A novel in a month? Why not?

I’ll be the first to admit that the whole community of writers’ groups never appealed to me. Maybe it’s because of my journalism background, which required me to write quickly and accurately without a great deal of attachment to the words. Or because I managed to write a number of non-fiction business books without support groups or reading circles. Maybe I’m really just not the “writerly” type. Or I’m ornery. Whatever.

But I’m doing NaNoWriMo next month. For the uninitiated, that’s the National Novel Writing Month. The deal is this: Starting Nov. 1, you write for a full month. If you reach 50,000 words by midnight Nov. 30, you “win.” It’s totally quantity over quality, and it’s designed to get would-be novelists off their collective butts, using peer pressure to finally get their dreams on the page. All you win is bragging rights and the rough draft that you might not have otherwise written.

When I first heard of this, I dismissed it out of hand. I’ve already written a novel that’s gotten me an agent and is now out on submission. The sequel is well past the planning stages. And I don’t really need a sense of community to get writing, with all due respect to the community that, um, I just joined by signing up for NaNoWriMo. But I signed up nonetheless and, starting Nov. 1, I’m going to try to pound out a full draft of a book.
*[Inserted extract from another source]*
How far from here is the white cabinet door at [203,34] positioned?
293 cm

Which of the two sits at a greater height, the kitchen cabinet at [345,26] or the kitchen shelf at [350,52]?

Why? Because it’s not part of the whole Spacebuckler continuum that I’ve put together. This new novel idea really intrigues me, it’s actually tied in to the upcoming holidays, and my agent responded to the idea with unabashed, unequivocal enthusiasm. (Seriously. I thought her e-mail would spontaneously erupt into rainbows and confetti.) I want to jump-start this idea and get it onto the page before some editor out there hopefully acquires Spacebuckler and asks if there’s a sequel.  NaNoWriMo is a great excuse for me to get this new idea rolling. Plus, by officially announcing it to all of my Twitter and blog followers — all several dozen of you — I’m locked in to getting it done.

Over the next two weeks, I’ll be finishing up the characterizations and outlining — you know how I love my Excel — so that by Nov. 1, I’ll be ready to start writing. I hope to get at least 1,500 to 2,000 words a day in the can so that, by Nov. 30, I’ll have a (very) rough draft done.

The nature of that end-of-November draft is something I hope all NaNoWriMo participants remember. You just pounded out a draft, not a finished novel. Revision is incredibly important, and I’d suggest revising at least twice before you go for an agent or publisher. Not even Stephen King writes a quality novel this fast, and even if he did, none of us are Stephen King. Which is good because, you know, he’s a dark fellow. Plus he lives in Maine, and it’s cold there this time of year.

2 Comments

Filed under Books, Writing

2 responses to “A novel in a month? Why not?

  1. Alessandra

    Why not, indeed. My decision to participate in NNWM this year are along those lines as well!

  2. My second biggest concern (the biggest being the people that don’t revise and flood agents’ inboxes) is that people construct a story in 50,000 words that doesn’t work for most markets. I find it challenging to add a significant amount of text after the story is finished. Maybe 10k at best. I’m much better at cutting. So the 50k benchmark seems rigged against the author when they need something more like 80k+ to have a worthwhile first draft.

    Unless of course you’re one of those people that writes a small first draft and then fleshes it out.